- **Material for the task**:

------------

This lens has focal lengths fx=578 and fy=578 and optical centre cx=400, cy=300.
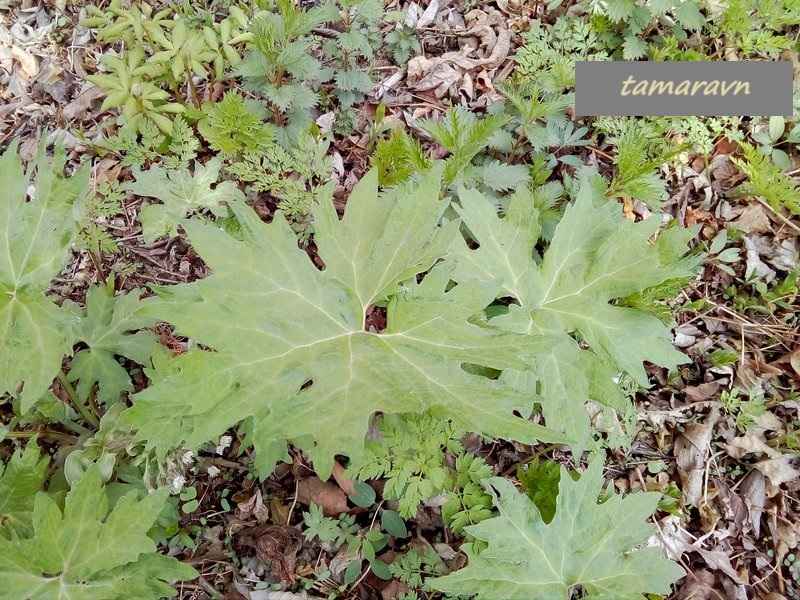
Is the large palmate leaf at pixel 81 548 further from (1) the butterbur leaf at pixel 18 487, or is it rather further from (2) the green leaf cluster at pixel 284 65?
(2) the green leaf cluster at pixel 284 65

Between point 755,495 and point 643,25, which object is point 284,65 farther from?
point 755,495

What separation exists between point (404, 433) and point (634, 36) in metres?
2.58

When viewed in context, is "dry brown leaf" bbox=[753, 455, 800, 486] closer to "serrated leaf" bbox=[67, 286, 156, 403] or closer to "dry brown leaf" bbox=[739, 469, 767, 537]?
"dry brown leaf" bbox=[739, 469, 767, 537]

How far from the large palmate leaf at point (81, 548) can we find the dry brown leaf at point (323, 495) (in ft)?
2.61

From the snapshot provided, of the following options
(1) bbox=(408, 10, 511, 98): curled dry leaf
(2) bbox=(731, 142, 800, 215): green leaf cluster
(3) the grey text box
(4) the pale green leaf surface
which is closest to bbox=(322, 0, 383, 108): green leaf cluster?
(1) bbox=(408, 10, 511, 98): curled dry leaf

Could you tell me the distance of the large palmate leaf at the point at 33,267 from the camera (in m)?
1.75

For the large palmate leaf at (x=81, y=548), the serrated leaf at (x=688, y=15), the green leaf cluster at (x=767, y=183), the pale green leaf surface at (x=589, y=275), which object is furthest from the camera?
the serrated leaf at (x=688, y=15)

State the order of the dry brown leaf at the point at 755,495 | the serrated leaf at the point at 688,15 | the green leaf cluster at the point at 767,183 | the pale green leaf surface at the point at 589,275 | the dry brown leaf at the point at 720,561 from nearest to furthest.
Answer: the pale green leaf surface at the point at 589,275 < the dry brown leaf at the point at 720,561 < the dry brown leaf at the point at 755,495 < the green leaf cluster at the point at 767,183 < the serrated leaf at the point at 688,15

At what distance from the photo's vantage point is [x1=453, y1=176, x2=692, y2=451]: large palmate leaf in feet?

------------

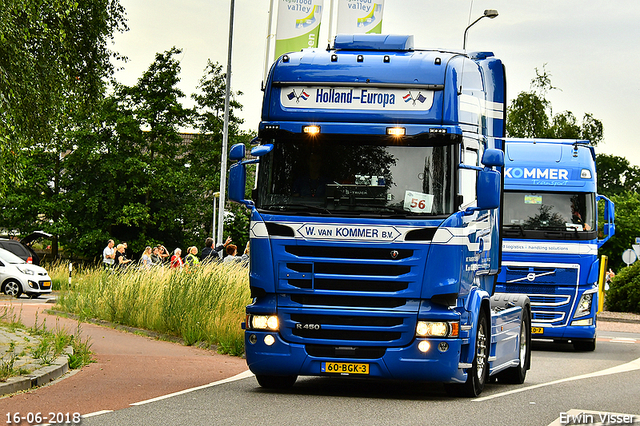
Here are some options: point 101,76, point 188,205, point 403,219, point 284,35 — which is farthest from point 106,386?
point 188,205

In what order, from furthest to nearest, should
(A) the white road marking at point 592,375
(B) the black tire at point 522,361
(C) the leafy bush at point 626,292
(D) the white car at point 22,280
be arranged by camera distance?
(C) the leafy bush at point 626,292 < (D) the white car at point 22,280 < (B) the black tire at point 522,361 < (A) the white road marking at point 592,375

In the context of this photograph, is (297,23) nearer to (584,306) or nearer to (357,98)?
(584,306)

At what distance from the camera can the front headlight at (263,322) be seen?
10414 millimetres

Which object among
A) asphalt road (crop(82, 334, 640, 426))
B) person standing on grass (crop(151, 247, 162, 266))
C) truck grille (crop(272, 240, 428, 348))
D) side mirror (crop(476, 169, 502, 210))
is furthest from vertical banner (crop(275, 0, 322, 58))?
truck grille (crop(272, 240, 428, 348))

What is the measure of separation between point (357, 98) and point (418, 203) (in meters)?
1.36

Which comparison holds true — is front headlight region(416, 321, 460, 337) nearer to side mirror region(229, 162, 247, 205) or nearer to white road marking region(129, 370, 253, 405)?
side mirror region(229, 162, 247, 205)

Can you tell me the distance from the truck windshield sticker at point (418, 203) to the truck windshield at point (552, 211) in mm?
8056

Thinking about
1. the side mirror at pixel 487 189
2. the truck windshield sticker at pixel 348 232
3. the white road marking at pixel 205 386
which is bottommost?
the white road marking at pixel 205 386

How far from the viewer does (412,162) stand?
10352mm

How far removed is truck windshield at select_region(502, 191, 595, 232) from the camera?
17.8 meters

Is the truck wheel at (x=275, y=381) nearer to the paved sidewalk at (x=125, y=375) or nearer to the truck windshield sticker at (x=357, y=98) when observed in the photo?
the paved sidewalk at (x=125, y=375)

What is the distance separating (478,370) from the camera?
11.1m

------------

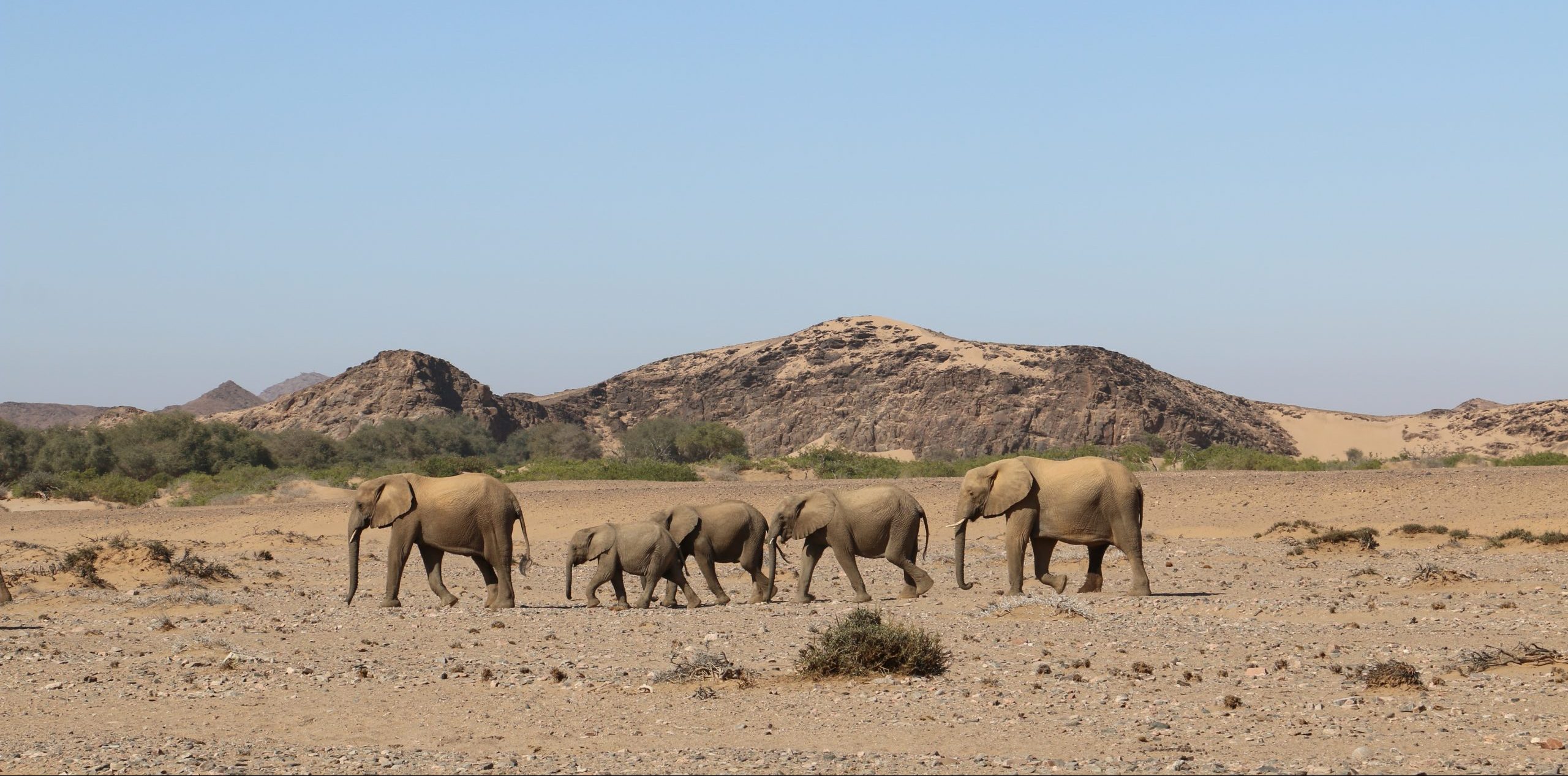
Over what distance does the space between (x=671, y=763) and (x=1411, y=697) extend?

------------

- **What is being asked**: Rewrite the lines beginning with the one that contains "State the order" and ending with the one that contains "Answer: the pale" as a JSON list of strings, one string per line, omitting blank lines.

- **Task solution**:
[
  "State the order of the dry brown leaf at the point at 755,495 | the serrated leaf at the point at 688,15 | the green leaf cluster at the point at 767,183 | the pale green leaf surface at the point at 589,275 | the dry brown leaf at the point at 720,561 from nearest to furthest.",
  "Answer: the pale green leaf surface at the point at 589,275 < the dry brown leaf at the point at 720,561 < the dry brown leaf at the point at 755,495 < the green leaf cluster at the point at 767,183 < the serrated leaf at the point at 688,15"
]